- [Extrait fourni]:

LE COMMISSAIRE (à l'intéressé)

Q. Monsieur, avez-vous connaissance d'un événement national qui a eu lieu au Pakistan en mai 1999 et portant précisément sur les activités politiques?


[11]       Ainsi posée, cette question est beaucoup trop générale et vague pour permettre au demandeur de fournir une réponse logique quelconque à l'interrogatoire. À mon avis, que la Commission s'appuie sur le fait que le demandeur n'a pas montré spontanément _ qu'il était au courant de cet événement _, et ne fonde sa décision sur la crédibilité que sur cette question, est manifestement inéquitable et manifestement déraisonnable. Je note que la Commission n'a tiré aucune autre conclusion sur la crédibilité en dehors de celle erronée relative à la date de l'introduction par le demandeur de sa demande d'asile au Canada et qu'elle a décidé que les autres éléments de preuve présentés par le demandeur n'avaient aucune valeur probante en se fondant uniquement sur l'évaluation qu'elle avait faite de la réponse du demandeur à cette question précise.

- [Données extraites]:
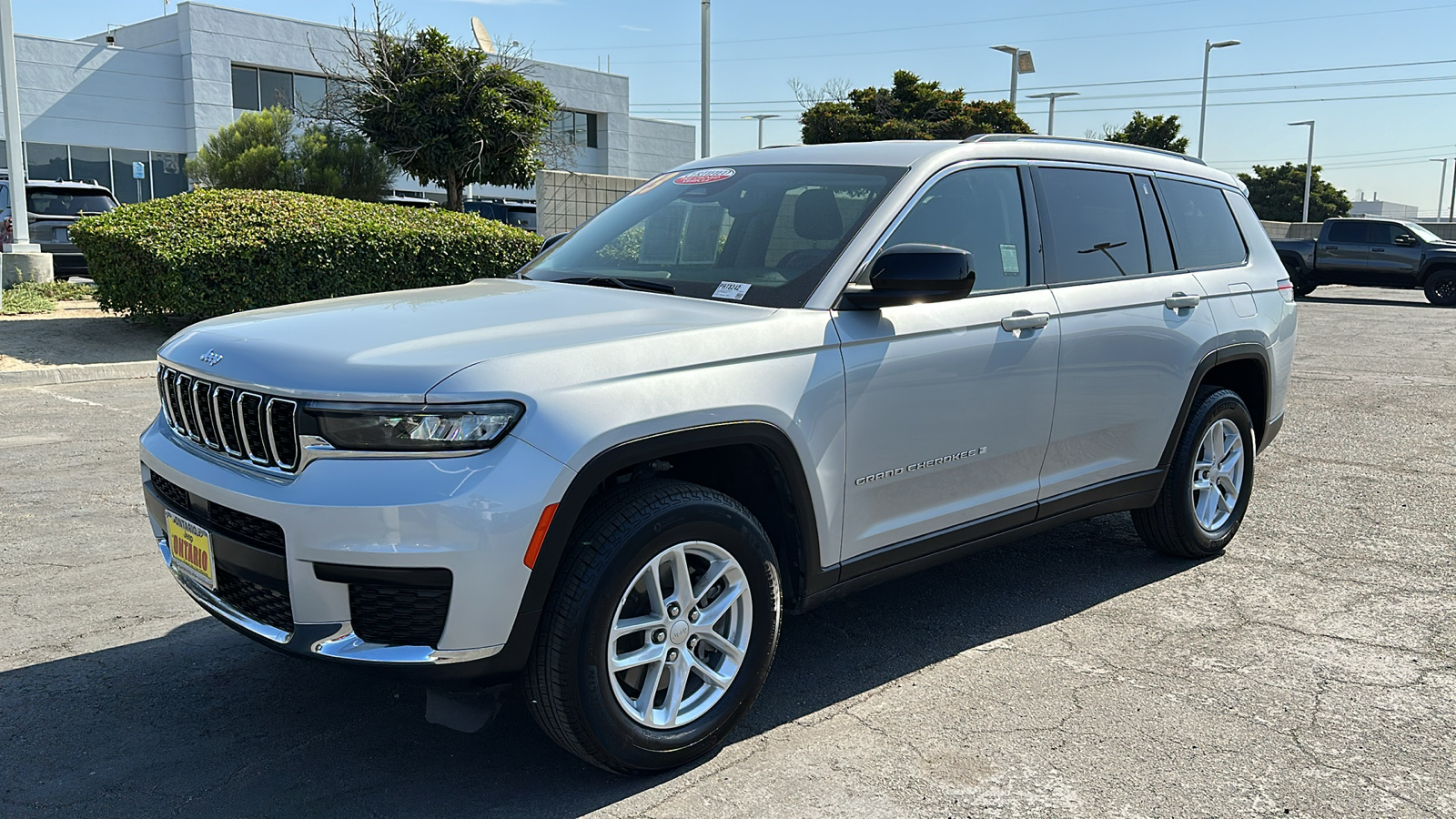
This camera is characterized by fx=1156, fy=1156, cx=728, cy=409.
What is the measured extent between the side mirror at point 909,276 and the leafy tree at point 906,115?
3199 cm

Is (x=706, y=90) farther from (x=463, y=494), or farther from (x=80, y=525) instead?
(x=463, y=494)

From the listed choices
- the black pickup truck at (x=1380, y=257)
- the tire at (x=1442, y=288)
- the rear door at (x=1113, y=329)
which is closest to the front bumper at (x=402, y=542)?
the rear door at (x=1113, y=329)

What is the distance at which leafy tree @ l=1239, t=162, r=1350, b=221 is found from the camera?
68375 mm

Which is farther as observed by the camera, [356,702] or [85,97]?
[85,97]

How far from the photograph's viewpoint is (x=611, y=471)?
118 inches

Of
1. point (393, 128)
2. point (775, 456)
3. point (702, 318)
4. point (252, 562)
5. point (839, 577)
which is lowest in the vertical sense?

- [Exercices]:
1. Recopiez fidèlement le passage de l'extrait sur la crédibilité du demandeur allant de « [11]       Ainsi » jusqu'à « cette question précise. », ces deux bornes comprises.
2. Reprenez sans aucune modification les lignes de la liste allant de celle qui contient « How far from » jusqu'à la fin de la liste, bornes comprises.
L'extrait et la liste constituent deux documents indépendants l'un de l'autre.

- [Résultats attendus]:
1.
[11]       Ainsi posée, cette question est beaucoup trop générale et vague pour permettre au demandeur de fournir une réponse logique quelconque à l'interrogatoire. À mon avis, que la Commission s'appuie sur le fait que le demandeur n'a pas montré spontanément _ qu'il était au courant de cet événement _, et ne fonde sa décision sur la crédibilité que sur cette question, est manifestement inéquitable et manifestement déraisonnable. Je note que la Commission n'a tiré aucune autre conclusion sur la crédibilité en dehors de celle erronée relative à la date de l'introduction par le demandeur de sa demande d'asile au Canada et qu'elle a décidé que les autres éléments de preuve présentés par le demandeur n'avaient aucune valeur probante en se fondant uniquement sur l'évaluation qu'elle avait faite de la réponse du demandeur à cette question précise.

2.
How far from the photograph's viewpoint is (x=611, y=471)?
118 inches

Of
1. point (393, 128)
2. point (775, 456)
3. point (702, 318)
4. point (252, 562)
5. point (839, 577)
which is lowest in the vertical sense?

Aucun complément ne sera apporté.